RECORDS FOR PROCESSING:

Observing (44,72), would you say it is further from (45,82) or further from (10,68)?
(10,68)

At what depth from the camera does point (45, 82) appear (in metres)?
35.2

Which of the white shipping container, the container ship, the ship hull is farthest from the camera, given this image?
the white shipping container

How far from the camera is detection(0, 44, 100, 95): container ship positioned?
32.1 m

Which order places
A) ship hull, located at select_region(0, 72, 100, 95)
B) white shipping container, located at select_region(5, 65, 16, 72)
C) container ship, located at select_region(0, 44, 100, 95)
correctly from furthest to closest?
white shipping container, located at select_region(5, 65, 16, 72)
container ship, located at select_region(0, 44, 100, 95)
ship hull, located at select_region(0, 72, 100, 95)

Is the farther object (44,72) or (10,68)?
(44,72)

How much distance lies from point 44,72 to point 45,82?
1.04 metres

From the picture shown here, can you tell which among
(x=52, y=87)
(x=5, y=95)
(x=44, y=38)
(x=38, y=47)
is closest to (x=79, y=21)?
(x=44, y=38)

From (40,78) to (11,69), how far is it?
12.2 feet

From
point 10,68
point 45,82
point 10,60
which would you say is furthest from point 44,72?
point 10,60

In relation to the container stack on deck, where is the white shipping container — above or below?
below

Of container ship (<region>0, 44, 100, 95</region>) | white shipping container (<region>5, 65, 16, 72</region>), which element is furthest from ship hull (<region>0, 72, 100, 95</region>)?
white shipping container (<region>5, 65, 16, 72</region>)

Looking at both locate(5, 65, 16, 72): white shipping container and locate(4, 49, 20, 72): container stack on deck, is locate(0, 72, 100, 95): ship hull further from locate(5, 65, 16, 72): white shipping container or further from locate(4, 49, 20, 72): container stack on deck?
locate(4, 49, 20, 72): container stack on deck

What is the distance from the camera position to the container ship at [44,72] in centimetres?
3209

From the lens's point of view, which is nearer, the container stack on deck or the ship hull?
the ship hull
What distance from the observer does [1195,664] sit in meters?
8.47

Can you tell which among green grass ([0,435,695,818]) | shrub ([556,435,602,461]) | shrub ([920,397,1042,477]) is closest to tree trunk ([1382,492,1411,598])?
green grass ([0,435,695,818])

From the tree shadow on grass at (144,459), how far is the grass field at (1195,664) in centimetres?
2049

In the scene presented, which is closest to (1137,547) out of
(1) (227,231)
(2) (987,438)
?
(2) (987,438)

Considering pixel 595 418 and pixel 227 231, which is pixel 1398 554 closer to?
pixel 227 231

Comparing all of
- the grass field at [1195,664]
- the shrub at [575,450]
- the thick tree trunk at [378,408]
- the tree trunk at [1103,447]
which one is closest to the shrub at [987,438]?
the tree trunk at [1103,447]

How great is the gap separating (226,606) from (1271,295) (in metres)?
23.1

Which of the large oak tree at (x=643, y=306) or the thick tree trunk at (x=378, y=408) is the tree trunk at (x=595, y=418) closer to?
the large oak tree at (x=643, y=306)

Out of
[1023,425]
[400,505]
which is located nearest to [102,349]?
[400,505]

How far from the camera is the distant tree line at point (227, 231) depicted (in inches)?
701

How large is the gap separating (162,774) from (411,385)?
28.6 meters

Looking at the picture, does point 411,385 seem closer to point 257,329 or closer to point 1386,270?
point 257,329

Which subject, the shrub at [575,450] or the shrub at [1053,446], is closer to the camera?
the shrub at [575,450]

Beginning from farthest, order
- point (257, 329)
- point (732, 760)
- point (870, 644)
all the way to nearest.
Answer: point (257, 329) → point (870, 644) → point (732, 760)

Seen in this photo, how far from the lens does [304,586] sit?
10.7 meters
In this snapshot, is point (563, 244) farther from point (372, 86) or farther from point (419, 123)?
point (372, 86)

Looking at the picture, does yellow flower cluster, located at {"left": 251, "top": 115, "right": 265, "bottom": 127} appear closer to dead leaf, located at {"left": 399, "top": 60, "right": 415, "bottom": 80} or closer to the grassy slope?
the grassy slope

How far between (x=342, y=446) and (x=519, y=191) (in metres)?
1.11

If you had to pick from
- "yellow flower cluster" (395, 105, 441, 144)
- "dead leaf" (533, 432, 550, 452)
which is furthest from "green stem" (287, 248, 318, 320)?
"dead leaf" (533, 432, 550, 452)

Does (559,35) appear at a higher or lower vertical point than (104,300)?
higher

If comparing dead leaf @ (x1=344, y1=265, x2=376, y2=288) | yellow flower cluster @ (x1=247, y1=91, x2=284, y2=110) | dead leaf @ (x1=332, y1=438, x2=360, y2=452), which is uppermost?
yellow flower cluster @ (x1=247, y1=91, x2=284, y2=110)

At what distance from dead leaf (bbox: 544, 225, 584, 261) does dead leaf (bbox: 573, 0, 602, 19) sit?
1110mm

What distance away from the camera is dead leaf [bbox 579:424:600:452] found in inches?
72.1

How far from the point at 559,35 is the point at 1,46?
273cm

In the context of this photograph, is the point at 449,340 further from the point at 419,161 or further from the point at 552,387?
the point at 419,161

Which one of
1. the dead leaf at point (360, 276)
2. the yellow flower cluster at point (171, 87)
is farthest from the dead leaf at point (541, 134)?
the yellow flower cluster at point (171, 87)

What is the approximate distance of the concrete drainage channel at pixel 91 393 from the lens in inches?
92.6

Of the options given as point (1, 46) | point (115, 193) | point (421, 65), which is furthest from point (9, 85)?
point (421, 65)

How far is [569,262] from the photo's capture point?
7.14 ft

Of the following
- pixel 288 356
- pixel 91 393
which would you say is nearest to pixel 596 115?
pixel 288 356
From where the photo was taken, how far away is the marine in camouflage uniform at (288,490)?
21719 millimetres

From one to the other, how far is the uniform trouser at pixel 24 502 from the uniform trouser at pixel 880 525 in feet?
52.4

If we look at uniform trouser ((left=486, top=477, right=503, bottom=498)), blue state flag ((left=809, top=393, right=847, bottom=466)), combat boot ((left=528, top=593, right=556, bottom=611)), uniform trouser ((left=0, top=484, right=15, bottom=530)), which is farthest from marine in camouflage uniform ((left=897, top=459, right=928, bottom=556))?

SHORT TASK: Show, copied in full, every line of the material above that contains the word "distance".

EXERCISE SOLUTION:
How much distance lies from point 44,72 to point 45,82?
What is the distance from the camera position to the container ship at [44,72] in centimetres?
What distance from the observer does [1195,664] sit in meters?
At what distance from dead leaf (bbox: 544, 225, 584, 261) does dead leaf (bbox: 573, 0, 602, 19) sit?
What distance away from the camera is dead leaf [bbox 579:424:600:452] found in inches?
What is the approximate distance of the concrete drainage channel at pixel 91 393 from the lens in inches?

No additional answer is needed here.